TEXT BLOCK |
»»
Skip to main content

Convert the display names of hashtags in a Mastodon instance to PascalCase

Project description

Mastodon Tag Case Corrector

A Python script for Mastodon instance admins to convert the display names of hashtags to PascalCase, when possible.

There are two possible strategies:

  • Find tagged posts to determine the most used casing, and/or
  • Split words with wordninja.

Warning

This tool DOES NOT replace due diligence!!! There is NO GUARANTEE that this tool produces correct splittings of hashtags!!! ALWAYS review the log!!!

(However, the tool will not revisit any tags that have been changed either by the tool or manually by the admins.)

Usage

This tool is developed with Python 3.13. Support for previous versions will be provided on a best effort basis.

pip install mastodon-tag-case-corrector

# for all options
mastodon-tag-case-corrector -h

# sample usage
mastodon-tag-case-corrector -i mstdn.example -a MY_SECRET_TOKEN

Configuration

Configuration can be done through command-line options or by specifying variables.

Variable name CLI option Required Explanation
MASTODON_INSTANCE -i, --instance [INSTANCE] Yes The domain that the Mastodon API is on, eg. example.com.
MASTODON_API_KEY -a, --auth [AUTH] Yes Mastodon API access token with at least admin:read and admin:write permissions. read:statuses is needed if tagged post analysis is used. To get one, create a new application in User Settings => Development, then navigate to the application detail page and copy "your access token."
MASTODON_CHECK_TAG_LANGUAGE -l, --languages [LANGUAGES ...] No A list of language codes, separated by comma. If supplied, before feeding the hashtag into wordninja, the script will check the language with the most tagged posts in the last 30 days for each hashtag. If the language is one of the supplied languages, the hashtag will be processed; otherwise it will be ignored. This does not affect tagged post checking, and has no effect if WORDNINJA_DISABLE is enabled. Recommended to be set to en for optimal results (as the default corpus used by wordninja is intended to only cover English words), however do note that the /api/v1/dimensions endpoint for determining a hashtag's language tends to be quite slow on instances, so omitting it could shorten execution time, at the possible expense of accuracy.
««
GIVEN DATA |
»»
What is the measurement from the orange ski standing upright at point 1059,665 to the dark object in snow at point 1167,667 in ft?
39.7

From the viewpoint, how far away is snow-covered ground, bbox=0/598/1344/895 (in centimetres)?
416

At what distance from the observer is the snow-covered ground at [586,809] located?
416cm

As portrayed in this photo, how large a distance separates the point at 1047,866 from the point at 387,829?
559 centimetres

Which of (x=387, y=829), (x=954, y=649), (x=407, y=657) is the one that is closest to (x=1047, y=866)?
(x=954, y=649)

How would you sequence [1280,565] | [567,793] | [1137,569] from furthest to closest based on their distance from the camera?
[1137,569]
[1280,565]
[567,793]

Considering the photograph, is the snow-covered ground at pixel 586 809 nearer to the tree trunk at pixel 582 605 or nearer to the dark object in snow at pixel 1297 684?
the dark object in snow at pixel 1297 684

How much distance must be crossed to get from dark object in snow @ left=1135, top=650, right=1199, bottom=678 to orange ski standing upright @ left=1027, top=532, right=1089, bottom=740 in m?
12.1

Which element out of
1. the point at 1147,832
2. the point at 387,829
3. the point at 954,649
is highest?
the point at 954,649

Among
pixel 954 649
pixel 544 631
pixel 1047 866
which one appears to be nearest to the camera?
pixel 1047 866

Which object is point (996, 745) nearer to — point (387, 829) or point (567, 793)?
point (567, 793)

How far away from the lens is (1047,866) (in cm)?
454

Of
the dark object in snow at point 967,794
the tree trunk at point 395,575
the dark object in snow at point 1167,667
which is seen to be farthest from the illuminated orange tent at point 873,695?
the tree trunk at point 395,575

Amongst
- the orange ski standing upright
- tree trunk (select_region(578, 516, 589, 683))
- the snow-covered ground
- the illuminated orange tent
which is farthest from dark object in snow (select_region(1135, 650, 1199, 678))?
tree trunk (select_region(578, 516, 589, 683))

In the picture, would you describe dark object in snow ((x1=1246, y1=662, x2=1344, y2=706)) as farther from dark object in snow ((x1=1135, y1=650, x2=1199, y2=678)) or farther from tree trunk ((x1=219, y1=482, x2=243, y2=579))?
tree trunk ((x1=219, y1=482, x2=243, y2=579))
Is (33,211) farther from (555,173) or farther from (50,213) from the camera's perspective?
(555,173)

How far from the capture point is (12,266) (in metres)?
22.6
««
»»
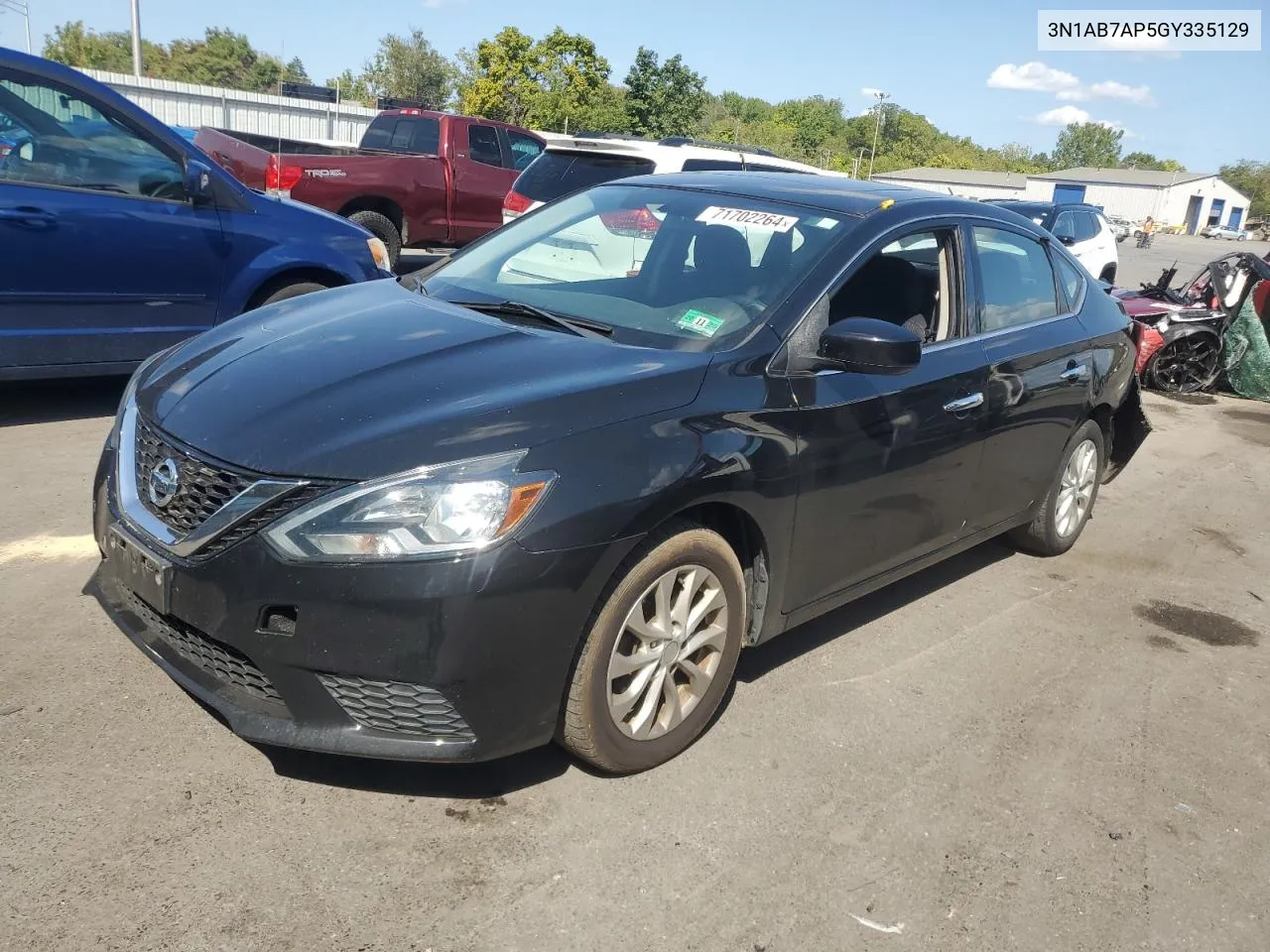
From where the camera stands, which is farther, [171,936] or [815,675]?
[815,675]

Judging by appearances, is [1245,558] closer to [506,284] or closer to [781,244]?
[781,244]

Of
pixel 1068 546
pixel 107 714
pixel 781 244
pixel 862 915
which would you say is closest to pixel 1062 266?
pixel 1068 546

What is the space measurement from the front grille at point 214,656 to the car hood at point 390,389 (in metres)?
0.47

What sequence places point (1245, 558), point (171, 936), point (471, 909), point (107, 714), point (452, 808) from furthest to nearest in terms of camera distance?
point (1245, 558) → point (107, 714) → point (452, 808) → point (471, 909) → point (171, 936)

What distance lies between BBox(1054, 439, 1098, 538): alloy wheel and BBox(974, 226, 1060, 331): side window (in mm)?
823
««
PROBLEMS AND TASKS |
A - According to the Mastodon Tag Case Corrector page, which version of Python is the tool developed with?
B - Please say whether each statement agrees with the Mastodon Tag Case Corrector page, answering yes or no and quoting the words that decide it. (i) The tool will revisit tags that the admins have changed manually. (ii) The read:statuses permission is needed when tagged post analysis is used. (iii) The MASTODON_CHECK_TAG_LANGUAGE setting affects tagged post checking.
Nothing in the records is needed here.

SOLUTIONS BY TASK |
A - Python 3.13.

B -
(i) No: "the tool will not revisit any tags that have been changed either by the tool or manually by the admins."
(ii) Yes: "read:statuses is needed if tagged post analysis is used."
(iii) No: "This does not affect tagged post checking"